Because the term of the lease extension is indefinite, after the October 1, 1996, expiration date of the original lease, Garri’s holdover and timely payment of the rent resulted in an extension of all terms of the original lease, except the right of extension, for one additional 28-month period.  See id.  The purchase option, a provision of the original lease, therefore, remained in effect until the lease extension expired on February 1, 1999.

            Garri remained a tenant beyond February 1999.  By continuing to pay rent after the lease extension expired, the lease term became month-to-month.  See Mid Continent Mgmt. Corp. v. Donnelly, 372 N.W.2d 814, 816 (Minn. App. 1985), review denied (Minn. Oct. 24, 1985).  As such, Garri’s tenancy was at will.  See Thompson v. Baxter, 107 Minn. 122, 124, 119 N.W. 797, 798 (1909) (defining tenancy at will as one that has no definite term); 49 Am. Jur. 2d Landlord and Tenant § 133 (1995).  With Garri’s at-will tenancy, the rent requirements and landlord covenants remained in force.  See Minn.

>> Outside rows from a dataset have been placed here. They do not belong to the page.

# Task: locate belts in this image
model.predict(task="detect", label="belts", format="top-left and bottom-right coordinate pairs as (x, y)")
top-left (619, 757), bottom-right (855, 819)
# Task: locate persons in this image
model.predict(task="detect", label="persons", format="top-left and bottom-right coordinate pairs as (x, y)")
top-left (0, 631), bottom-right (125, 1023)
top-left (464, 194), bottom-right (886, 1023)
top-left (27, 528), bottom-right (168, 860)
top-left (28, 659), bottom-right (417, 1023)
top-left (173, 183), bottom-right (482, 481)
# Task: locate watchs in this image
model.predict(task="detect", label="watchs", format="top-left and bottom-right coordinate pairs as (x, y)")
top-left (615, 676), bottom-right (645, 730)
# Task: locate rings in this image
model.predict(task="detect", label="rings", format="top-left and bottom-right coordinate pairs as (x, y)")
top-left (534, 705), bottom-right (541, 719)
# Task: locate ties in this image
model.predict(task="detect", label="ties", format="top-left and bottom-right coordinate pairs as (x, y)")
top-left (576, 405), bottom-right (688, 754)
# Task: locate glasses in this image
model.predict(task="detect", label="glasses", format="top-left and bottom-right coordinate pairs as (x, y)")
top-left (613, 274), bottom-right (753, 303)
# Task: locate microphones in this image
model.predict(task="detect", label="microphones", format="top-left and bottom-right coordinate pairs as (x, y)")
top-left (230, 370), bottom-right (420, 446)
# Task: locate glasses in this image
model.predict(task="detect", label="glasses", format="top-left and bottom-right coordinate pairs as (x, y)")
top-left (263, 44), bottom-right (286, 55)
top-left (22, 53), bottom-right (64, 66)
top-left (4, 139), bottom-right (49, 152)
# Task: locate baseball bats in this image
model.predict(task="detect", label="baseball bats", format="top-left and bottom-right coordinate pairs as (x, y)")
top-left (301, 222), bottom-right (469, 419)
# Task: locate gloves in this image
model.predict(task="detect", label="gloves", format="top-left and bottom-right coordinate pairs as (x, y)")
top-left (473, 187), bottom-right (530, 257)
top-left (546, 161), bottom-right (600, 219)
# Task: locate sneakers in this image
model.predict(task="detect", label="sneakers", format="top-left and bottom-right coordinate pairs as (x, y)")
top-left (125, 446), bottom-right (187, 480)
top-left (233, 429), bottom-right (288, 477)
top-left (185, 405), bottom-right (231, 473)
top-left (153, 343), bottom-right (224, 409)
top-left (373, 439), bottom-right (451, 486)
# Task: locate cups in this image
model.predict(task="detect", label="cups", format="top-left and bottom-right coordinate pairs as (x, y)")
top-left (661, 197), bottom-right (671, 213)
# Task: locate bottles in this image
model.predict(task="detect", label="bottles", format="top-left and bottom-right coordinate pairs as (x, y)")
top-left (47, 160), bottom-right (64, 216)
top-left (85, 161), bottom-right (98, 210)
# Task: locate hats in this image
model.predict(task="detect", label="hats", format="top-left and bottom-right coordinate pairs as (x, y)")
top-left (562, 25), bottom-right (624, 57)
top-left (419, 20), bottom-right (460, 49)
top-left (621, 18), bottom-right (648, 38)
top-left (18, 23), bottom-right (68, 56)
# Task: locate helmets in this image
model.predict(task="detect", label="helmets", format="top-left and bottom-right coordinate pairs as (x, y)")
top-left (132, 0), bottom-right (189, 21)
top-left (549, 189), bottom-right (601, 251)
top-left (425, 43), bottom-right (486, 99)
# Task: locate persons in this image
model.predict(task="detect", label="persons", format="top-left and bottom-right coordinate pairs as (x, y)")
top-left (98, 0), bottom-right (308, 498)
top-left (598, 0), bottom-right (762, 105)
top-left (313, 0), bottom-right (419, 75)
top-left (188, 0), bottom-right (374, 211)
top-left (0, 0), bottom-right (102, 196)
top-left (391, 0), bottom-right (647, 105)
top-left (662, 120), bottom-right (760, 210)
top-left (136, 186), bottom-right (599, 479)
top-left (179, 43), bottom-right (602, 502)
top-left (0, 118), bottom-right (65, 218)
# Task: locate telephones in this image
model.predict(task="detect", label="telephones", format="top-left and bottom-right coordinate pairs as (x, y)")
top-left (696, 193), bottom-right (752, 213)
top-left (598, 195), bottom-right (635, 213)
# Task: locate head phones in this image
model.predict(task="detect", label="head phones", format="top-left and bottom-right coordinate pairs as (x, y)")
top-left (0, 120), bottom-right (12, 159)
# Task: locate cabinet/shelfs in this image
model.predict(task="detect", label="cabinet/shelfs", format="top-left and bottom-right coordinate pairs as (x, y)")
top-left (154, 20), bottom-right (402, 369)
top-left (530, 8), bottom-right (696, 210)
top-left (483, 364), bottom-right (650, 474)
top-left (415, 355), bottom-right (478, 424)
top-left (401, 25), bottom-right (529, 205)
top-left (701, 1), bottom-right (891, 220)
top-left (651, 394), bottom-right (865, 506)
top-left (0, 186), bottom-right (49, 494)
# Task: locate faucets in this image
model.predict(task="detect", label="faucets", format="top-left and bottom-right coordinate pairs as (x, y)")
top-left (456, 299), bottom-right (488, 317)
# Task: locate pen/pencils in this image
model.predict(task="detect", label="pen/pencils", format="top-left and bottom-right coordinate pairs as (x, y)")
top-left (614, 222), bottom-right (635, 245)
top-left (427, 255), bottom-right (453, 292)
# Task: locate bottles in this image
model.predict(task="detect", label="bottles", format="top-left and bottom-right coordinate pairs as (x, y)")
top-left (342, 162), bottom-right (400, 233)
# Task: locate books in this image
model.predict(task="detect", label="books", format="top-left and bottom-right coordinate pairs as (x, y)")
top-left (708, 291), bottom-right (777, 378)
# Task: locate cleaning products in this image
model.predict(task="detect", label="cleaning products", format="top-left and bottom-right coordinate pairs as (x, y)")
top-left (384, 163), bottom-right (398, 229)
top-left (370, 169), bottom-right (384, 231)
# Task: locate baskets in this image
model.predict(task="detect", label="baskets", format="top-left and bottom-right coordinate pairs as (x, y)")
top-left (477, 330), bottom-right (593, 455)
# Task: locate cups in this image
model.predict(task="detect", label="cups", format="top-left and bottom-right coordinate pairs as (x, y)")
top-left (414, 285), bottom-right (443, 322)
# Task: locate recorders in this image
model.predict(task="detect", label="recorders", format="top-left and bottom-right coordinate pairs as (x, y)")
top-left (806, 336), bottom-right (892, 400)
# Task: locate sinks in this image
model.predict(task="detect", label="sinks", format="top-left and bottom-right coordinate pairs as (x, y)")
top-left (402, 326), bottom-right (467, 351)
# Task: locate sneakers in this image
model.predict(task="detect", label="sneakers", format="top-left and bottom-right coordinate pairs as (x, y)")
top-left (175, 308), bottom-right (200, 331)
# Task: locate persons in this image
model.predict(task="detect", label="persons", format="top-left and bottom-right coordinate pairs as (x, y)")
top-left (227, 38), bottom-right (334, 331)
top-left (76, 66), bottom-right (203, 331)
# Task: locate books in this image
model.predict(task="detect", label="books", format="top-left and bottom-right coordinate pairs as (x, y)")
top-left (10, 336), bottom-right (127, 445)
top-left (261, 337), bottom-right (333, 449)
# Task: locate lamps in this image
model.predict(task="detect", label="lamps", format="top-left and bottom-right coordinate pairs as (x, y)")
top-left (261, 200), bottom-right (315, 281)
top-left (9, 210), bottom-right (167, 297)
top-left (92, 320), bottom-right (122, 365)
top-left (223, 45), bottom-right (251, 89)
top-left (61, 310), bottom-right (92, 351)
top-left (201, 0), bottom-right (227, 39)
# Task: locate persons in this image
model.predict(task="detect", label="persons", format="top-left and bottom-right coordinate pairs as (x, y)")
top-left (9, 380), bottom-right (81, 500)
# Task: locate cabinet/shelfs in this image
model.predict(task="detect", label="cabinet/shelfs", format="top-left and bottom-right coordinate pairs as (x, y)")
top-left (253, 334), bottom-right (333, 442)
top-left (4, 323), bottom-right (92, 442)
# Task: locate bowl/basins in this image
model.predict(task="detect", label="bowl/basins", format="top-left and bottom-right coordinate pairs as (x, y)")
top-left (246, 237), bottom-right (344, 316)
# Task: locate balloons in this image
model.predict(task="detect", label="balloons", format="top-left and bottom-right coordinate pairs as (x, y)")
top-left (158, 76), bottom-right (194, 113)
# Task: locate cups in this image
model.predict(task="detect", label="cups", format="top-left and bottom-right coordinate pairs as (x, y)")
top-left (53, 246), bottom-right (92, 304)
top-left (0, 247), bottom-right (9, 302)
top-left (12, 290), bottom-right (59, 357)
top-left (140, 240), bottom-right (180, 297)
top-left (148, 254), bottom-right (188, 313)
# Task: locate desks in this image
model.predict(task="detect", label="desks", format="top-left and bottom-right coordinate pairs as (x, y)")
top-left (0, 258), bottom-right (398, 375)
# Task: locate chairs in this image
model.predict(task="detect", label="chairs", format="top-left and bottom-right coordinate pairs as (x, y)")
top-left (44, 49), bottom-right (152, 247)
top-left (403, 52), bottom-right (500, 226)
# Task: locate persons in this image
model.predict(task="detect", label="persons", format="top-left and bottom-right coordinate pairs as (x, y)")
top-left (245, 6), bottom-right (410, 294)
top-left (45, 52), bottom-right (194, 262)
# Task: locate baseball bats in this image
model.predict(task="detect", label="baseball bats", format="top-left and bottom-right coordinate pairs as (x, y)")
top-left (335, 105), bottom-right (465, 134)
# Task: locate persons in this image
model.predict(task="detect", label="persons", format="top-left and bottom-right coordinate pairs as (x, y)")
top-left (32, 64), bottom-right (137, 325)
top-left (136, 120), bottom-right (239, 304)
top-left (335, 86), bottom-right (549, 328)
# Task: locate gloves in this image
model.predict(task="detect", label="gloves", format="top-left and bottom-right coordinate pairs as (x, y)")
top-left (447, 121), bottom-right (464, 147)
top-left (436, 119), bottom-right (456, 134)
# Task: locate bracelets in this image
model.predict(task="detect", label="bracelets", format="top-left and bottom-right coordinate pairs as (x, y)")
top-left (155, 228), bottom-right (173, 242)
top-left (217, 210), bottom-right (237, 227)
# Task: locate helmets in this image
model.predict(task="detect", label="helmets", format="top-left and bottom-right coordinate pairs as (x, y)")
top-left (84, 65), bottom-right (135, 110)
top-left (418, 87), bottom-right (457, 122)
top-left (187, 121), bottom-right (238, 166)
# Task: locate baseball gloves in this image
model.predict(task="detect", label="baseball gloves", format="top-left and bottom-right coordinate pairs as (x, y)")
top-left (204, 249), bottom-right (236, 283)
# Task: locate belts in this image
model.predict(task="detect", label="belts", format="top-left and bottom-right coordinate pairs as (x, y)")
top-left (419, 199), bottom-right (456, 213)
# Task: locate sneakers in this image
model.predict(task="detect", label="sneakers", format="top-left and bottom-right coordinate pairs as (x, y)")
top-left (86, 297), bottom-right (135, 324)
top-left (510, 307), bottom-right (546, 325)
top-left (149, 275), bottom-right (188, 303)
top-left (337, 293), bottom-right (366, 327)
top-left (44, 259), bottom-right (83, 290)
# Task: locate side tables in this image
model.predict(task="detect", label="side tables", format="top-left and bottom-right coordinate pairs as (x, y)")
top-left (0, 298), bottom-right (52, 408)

Stat. § 504B.161 (2000) (enumerating landlord covenants).  The purchase option, however, was no longer in effect.  See Hildebrandt, 199 Minn. at 321, 272 N.W. at 258.  The district court correctly concluded that the lease extension, along with Garri’s option to purchase the property for $73,500, expired on February 1, 1999.  We, therefore, affirm the district court’s denial of Garri’s request for specific performance.

            Garri next argues that if we conclude that the lease terminated, then we also must reverse the eviction action, because the eviction action commenced more than three years after the termination, in violation of Minn. Stat. § 504B.311 (2000).  This argument also fails. 

Minn. Stat. § 504B.311 provides, in pertinent part, that   

[n]o person may bring an eviction action against an occupant of any premises where the occupant’s lease, * * * was terminated more than three years before the beginning of the action and where the occupant of the premises * * * [was] in quiet possession for three consecutive years immediately before the filing of the eviction.

 

As discussed above, the district court correctly found that the lease was extended for an additional 28-month term and terminated on February 1, 1999.  The at-will tenancy that followed was subject to termination on a month’s notice by either party.  Thompson, 107 Minn. at 124, 119 N.W. at 798.  Hallin terminated the at-will tenancy when he served his July 2001 notice to vacate the premises by October 1, 2001.  When Garri refused to vacate, Hallin filed an eviction action on October 30, 2001.  Under the statute, Hallin’s deadline to evict Garri was not until February 1, 2002, three years from the expiration of the lease extension.  The eviction action was timely filed.    

Affirmed.

  

 

 

 

 

 

 



[1] Over the course of the lease term and these proceedings Garri has also used the names of Judy Walker and Judy Gagnon.